Not long after first visiting my doctor with testicle and rectal pain and being diagnosed with chronic prostatitis, I was hospitalized and given antibiotics and pain medicineintravenously. After numerous rounds of antibiotics and other medications, visits to several urologists, and ER visits, my symptoms did not improve. Therefore, my doctor started looking at other alternatives for the pain.
That is when the twists and turns began. To summarize, over the last six years I have seen at least:
4 pain doctors
3 orthopedic surgeons
1 vascular surgeon
1 orthopedic oncologist.
1 general surgeon who told me that “everyone has pain”
I also had pelvic floor physical therapy, which included home exercise, stretching, myofascial release, relaxation, and 50-60 hours of trans-anal, intrapelvic trigger point release based on the Stanford Protocol. These were done by specially trained physical therapists at two different centers. They not only hurt but they basically did nothing to relieve my symptoms.
As my pain increased and spread into my groin, hips and down my legs, I got so desperate that I had a spinal cord stimulator implanted. This is typically done in two steps that include a reversible surgical procedure that allows you to experience the benefits by utilizing a temporary, non-implanted (external) system for about one week. After which, if it works, a surgical procedure is conducted to place the implant.
Unfortunately, they decided to go ahead with the surgical implant first and when it didn’t work, they had to surgically remove the implant.
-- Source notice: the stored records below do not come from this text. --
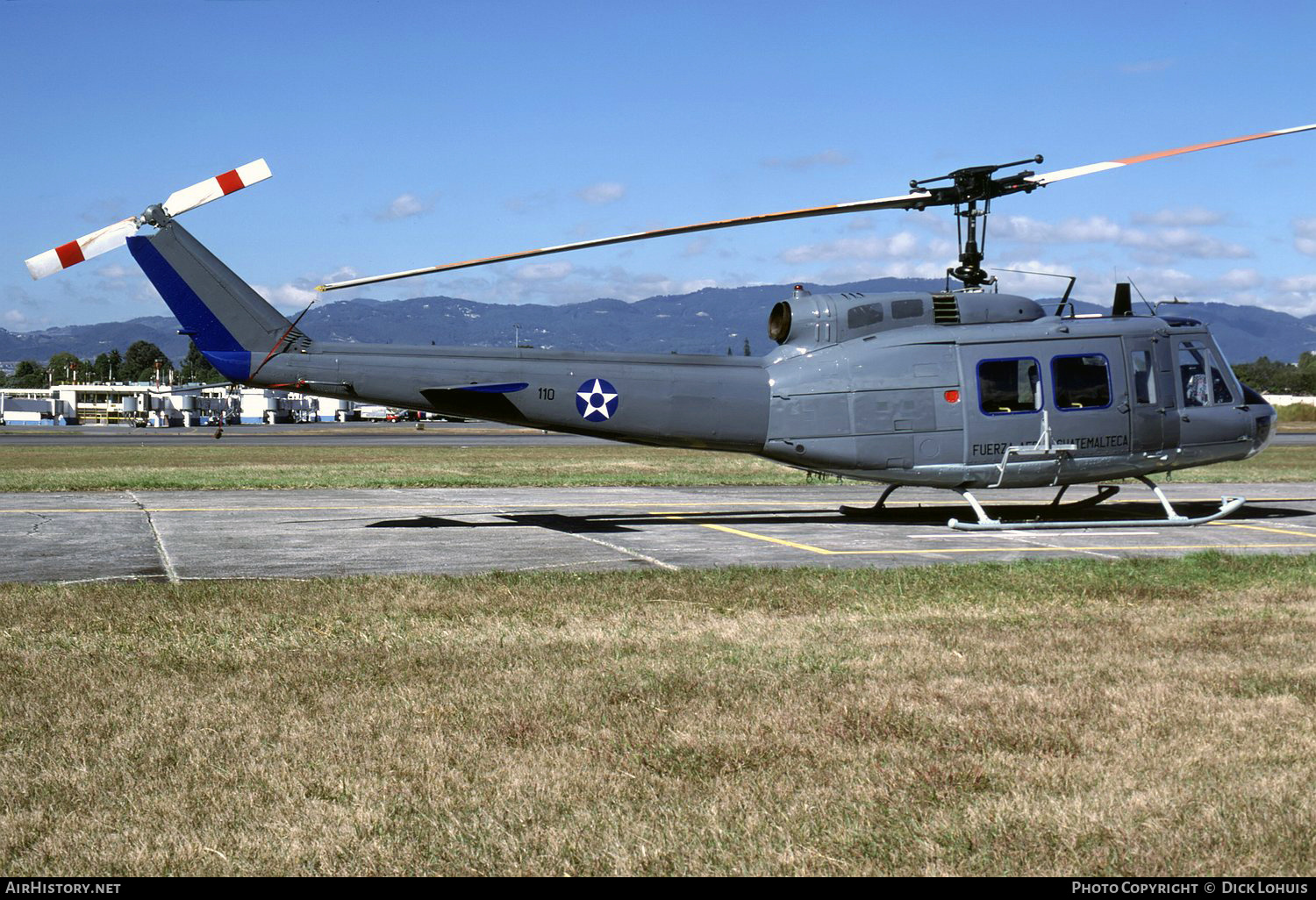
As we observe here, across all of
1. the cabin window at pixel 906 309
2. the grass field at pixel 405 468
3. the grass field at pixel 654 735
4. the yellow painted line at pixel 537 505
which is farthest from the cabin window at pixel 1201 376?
the grass field at pixel 405 468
I was fully awake during the procedure, with very little pain medication, as they needed me awake to allow for proper placement.
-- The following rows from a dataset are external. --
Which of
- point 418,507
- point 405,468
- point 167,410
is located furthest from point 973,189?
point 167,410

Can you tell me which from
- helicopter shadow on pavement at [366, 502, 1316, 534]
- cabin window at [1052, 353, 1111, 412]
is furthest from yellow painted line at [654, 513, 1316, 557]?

I have also tried a pain pump, as well as numerous medications.
Nothing seemed to work and we really didn’t know where to turn. In 2008 they wanted to try to insert the spinal cord stimulator implant again, but before doing that we saw a urologist at the Cleveland Clinic and another pain doctor. The urologist suggested a prostate medicine and basically sent us to the pain clinic. We then spent 6 months driving once a month to the clinic for me to receive more epidural steroid injections That just didn’t seem to work. No-one had an answer to what was causing the pain, let alone any type of cure.
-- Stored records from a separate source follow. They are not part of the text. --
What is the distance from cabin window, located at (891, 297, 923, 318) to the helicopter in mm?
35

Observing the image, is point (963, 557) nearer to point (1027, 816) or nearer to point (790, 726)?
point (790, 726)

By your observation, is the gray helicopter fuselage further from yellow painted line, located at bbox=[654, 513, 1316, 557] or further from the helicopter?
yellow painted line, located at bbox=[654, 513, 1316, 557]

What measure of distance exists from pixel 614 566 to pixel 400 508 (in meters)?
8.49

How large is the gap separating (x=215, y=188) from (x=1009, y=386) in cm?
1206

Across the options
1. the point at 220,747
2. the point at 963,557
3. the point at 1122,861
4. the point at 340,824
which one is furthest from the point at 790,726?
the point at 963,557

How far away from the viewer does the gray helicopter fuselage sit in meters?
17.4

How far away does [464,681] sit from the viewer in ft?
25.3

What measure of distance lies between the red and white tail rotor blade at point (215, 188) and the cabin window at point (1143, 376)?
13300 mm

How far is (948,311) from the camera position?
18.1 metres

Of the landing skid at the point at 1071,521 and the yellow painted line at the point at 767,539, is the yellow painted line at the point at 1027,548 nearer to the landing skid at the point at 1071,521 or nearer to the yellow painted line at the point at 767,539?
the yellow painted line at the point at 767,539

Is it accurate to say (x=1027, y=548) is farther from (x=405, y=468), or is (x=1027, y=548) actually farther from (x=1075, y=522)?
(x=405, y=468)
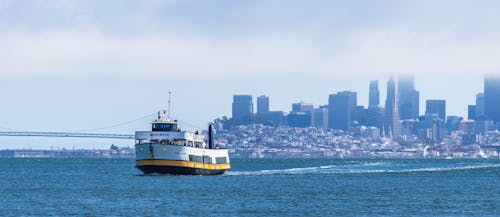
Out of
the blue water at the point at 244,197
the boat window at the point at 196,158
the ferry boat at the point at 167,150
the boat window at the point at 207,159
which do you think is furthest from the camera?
the boat window at the point at 207,159

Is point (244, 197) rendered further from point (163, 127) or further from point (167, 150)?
point (163, 127)

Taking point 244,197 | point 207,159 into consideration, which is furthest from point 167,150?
point 244,197

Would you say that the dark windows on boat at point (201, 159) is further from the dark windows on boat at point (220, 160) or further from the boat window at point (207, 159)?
the dark windows on boat at point (220, 160)

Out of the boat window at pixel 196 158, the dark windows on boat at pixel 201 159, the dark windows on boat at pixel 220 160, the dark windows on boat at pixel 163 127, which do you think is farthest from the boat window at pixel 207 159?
the dark windows on boat at pixel 163 127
All along, I felt the pain was coming from my prostate. Knowing prostate cancer runs in my family and the fact that I was told that it was just a matter of “when” not “if” I got prostate cancer, we tried to discuss prostate removal with several of the urologists. Unfortunately, all of them just said “you can’t do that,” but none of them could explain why they wouldn’t discuss this option unless there were signs of cancer.
Chronic prostatitis is not only debilitating to the patient, but it affects all aspects of his life – I had no quality of life, my wife and kids tiptoed around me, my kids struggled in school and didn’t understand why this was happening to their dad, and why no one could figure out what was wrong.
I struggled to get up and go to work, to attend my kids sporting events, and just got to a point where I just didn’t care anymore. I had no hope of the doctors finding out what was causing the pain (other than chronic prostatitis), let alone correcting it. In the beginning, with every new doctors visit, test or procedure, you have a little hope that someone might figure something out and give you some hope, but after a while you have no hope and you just go through the motions.
Surgery changed all that. I could tell right away that things had changed. While still in the hospital I felt that my main symptoms -- rectal pain, testicular pain, perineal pain -- had disappeared. It was like David Radford said on his video.
Today, 4 months after surgery, I have very little, if any, perineal pain. I do have some minor leg pain, but no pain in my rectum, testicles, or groin area. Although it may still be too early to say if it is or will be 100% successful, Dr. Krongrad has given me and my family HOPE that I can live a pain free life!
Those closest to us have said I am back to my old self and tell me I am acting younger than I was acting before the surgery; I have more energy than prior to surgery and feel more like I did before all this began.
My family and I can’t express our thanks enough to Dr. Krongrad and the staff at the Krongrad Institute for not only being there prior to surgery in answering all our questions and helping with travel arrangements but after as well – assisting, answering, and following my recovery on a regular basis.